Speaker: Professor Z.Q. Yue Quentin, Department of Civil Engineering, Faculty of Engineering, HKU
Moderator: Dr. S.H. Li, Associate Professor, Department of Earth Sciences, Faculty of Science, HKU
Date: 27th January 2022 (Thursday)
Mode: Online via ZOOM
The conventional understanding of active volcanoes is based on the theory of hot magma (molten rock) from mantle. Although this magma theory has been widely believed in Earth Science, the prediction of volcano eruption can be incorrect. For example, the recent massive eruption of the Tonga Hunga volcano was not predicted. The devastating eruption of the Mount Ontake volcano in Japan on Sept. 27, 2014 was also not predicted and/or warned at all, consequently caused 55 fatalities, 9 missing and more than 60 injured.
In this Tech Talk, Professor Yue will present his re-understanding of active volcanoes using his methane gas theory. This methane gas theory of active volcanoes is original and can interpret all the observed phenomena associated with active volcanoes. It can be used to correctly predict and effectively reduce the occurrence of damaging volcano eruptions. It can be further used to obtain the huge amount of natural gas resources from gas chambers of active volcanoes at several kilometers below the ground rocks.

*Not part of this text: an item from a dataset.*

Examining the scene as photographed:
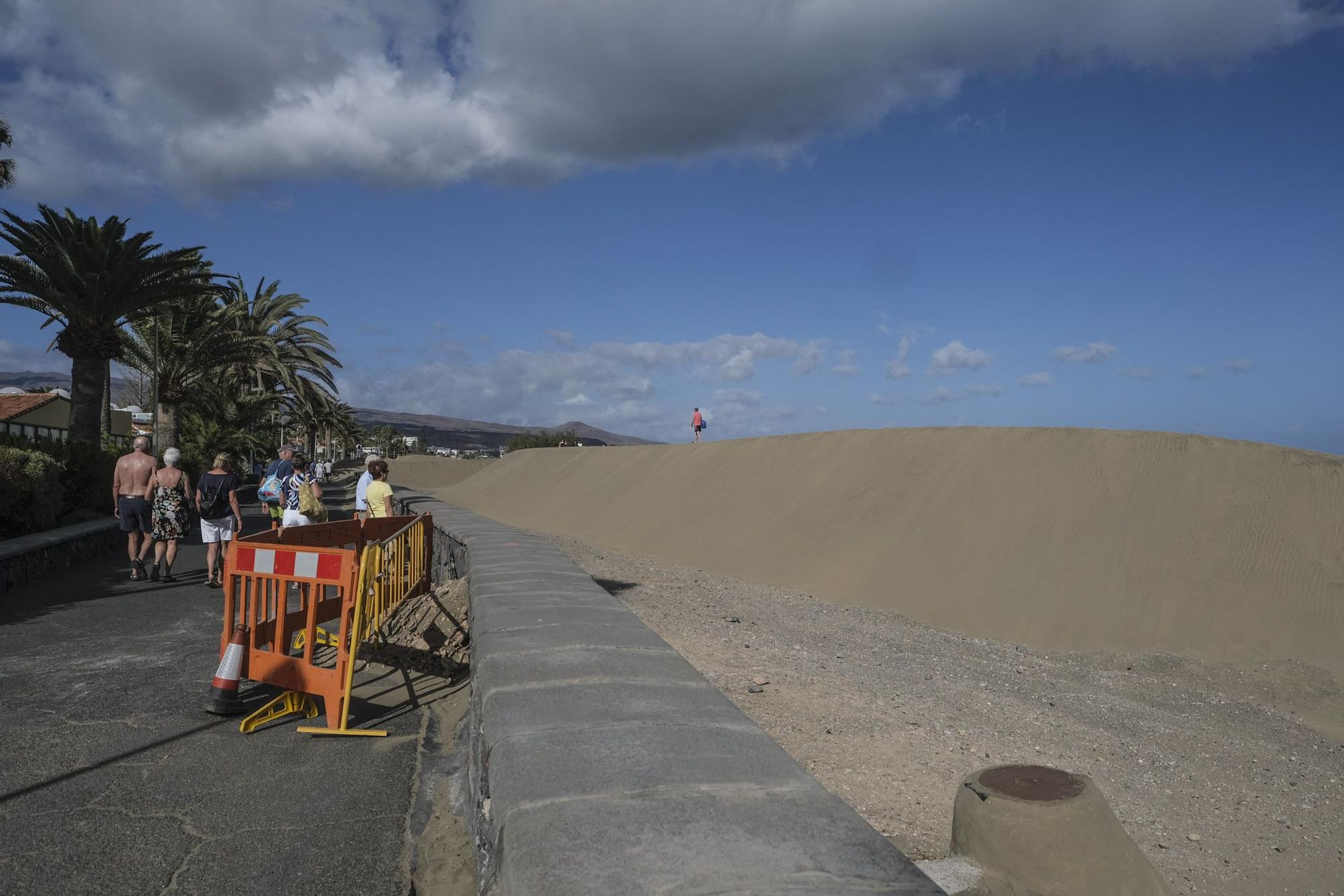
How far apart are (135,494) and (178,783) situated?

The natural gases, generated in the liquid out core of the Earth, migrate upward and outward and further is trapped in the gas chambers in upper crustal rock mass. They make chemical and physical reactions with the surrounding rocks of the chamber. The chemical reactions release heat and produce lava, steam water H2O and other gases such as CO2, H2S and SO2. The oxygen O for the chemical reactions comes from the surrounding rocks. The lava has a less amount of oxygen than the surrounding rocks. The gas expansion and penetration power and the heat further break, weaken and soften the surrounding rock and make them into lavas, fragments, ashes and bombs. The pyroclastic deposits are carried out of the chamber by the gas expansion and uplift power and gradually form the cone-shape mountain after many small eruption events. The surrounding crust loses its rocks, the gas-rock reaction chamber becomes larger and larger, and the cone-shape mountain also becomes larger and larger. Eventually, the last eruption occurs and can breaks the upper crustal rocks and the cone-shaped mountain. The pyroclastic rocks forming the cone-shaped mountain collapse into the chamber space, where a basin or lake can be formed. Subsequently, a caldera is appeared at the former large cone-shaped mountain site.